ROMA Voleva esserci sempre. Ha documentato in prima persona le guerre in Medio Oriente, Cecenia, Kosovo, Zimbabwe e Sri Lanka, dove nel 2001 perse l’occhio sinistro. Sotto il giubbotto antiproiettile teneva sempre elegante biancheria intima perché, diceva, «posso morire in ogni momento e voglio farmi trovare a posto quando mi spoglieranno». Era Marie Colvin, grandissima reporter morta nel 2012 in Siria, presumibilmente per ordine del governo di Bashar al-Assad, mentre tentava di raccogliere informazioni sulla guerra civile in corso. Da giovedì al cinema avrà il volto di Rosamund Pike in “Private War”.
È vero che ha voluto interpretarla ad ogni costo?
«Sì, anche se sono più giovane, non sono americana e non le somiglio affatto»
Le piaceva l’idea di una donna che ha fatto a pezzi ogni stereotipo?

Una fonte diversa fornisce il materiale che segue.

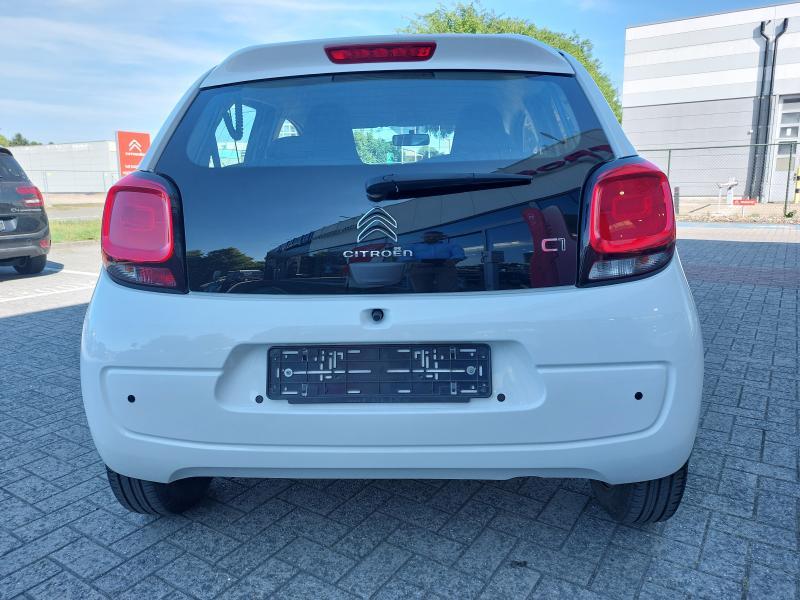 Image of Citroen C1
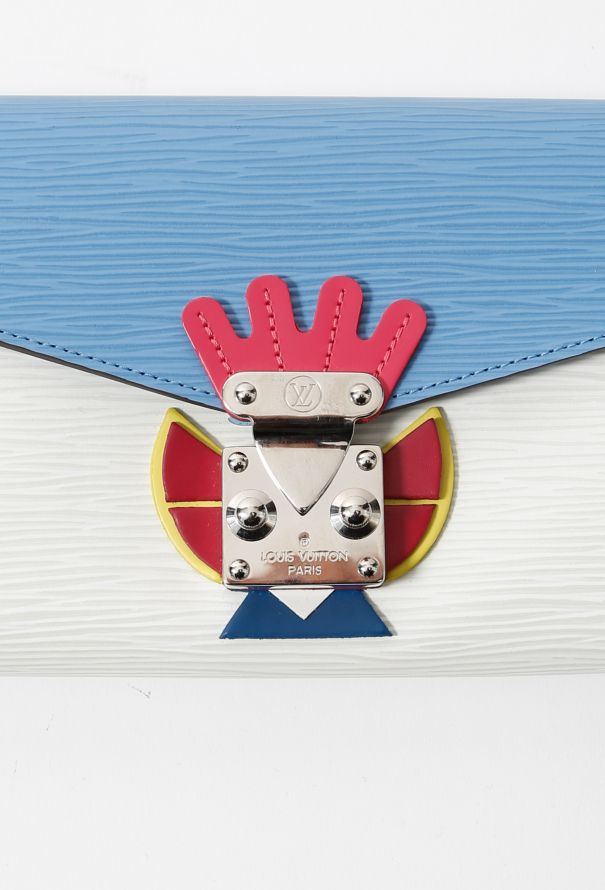 Louis Vuitton Tribal Mask Chain Bag - 13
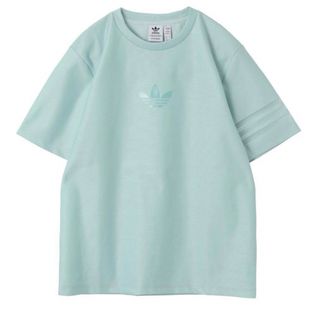 アディダス(adidas)のadidas アディダス　ユニセックス　シアースリーストライプ　トップス(Tシャツ(半袖/袖なし))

«Sì. Era troppo mascolina? Assolutamente no. Era competitiva con le donne più giovani?No, assolutamente no. Era ambiziosa? Sì e lo diceva. Era senza paura? No. Aveva una paura tremenda di andare nelle zone di guerra e ci andò comunque. Questo è il vero coraggio. Avrei voluto conoscerla. Uscire e bere un Martini con lei».
Dopo Marie Colvin, sarà Marie Curie: cosa si direbbero queste due donne?
«Penso che Marie Colvin avrebbe fatto bere Marie Curie fino allo svenimento».